Excerpt provided:
+ + + +
A key factor in that antifragility is liquidity on the talent market. For many Silicon Valley-based ventures, turnover is so high and growth is so fast that entrepreneurs are on a constant hiring spree. For those who lose their jobs because one startup fails, Silicon Valley makes it easy to rebound and find a new job in an instant. Thus failure is good news from an employee’s perspective: it means you don’t need to stick with a company that’s struggling, instead heading off to swiftly join one that is thriving. 

That situation doesn’t exist in Europe. Many startups are hiring, of course, but growth rates are not as high and funding is much less lavish. And importantly, the European startup world is not as dense as Silicon Valley. Sure, there are many jobs for you, somewhere in Europe, if your startup has just gone bust. 

But joining that rising star in, say, London comes with a high price: You need to move there, have your plus-one find a new job, find a new school for your kids in a country where they don’t speak the language, and explain your foreign credit history to a suspicious landlord. (Plus, just wait for Brexit, when you’ll also get to deal with those endless immigration forms.)

Cashing out culture

For entrepreneurs themselves, Silicon Valley has another way of providing safety for those who fail. It has become common practice for founders to cash out a portion of their stock when they raise a Series B round and beyond. It wasn’t always so common, though. Back in 2011, there was a public clash between Chamath Palihapitiya, an early Facebook employee turned venture capitalist, and the founders of Airbnb. Palihapitiya thought it was unfair to investors and bad for the company that the founders intended to partially cash out as part of Airbnb’s $112M Series B and as a result, passed on investing - something that, in hindsight, he probably regrets

This debate will sound familiar to entrepreneurs across Europe. Many venture capitalists do not want capital they deploy be used to provide cash for founders, instead preferring it to go towards company growth.
+ + + +
Data block:
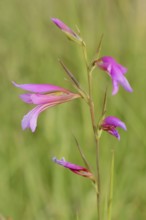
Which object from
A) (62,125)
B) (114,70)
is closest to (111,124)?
+ + + +
What is asked:
[a] In the excerpt on startups in Silicon Valley and Europe, list the burdens named in the sentence that begins "But joining that rising star in, say, London".
[b] According to the excerpt on startups in Silicon Valley and Europe, how large was Airbnb's Series B round?

List of solutions:
[a]
- Moving to London
- Having your plus-one find a new job
- Finding a new school for your kids in a country where they don't speak the language
- Explaining your foreign credit history to a suspicious landlord

[b] $112M.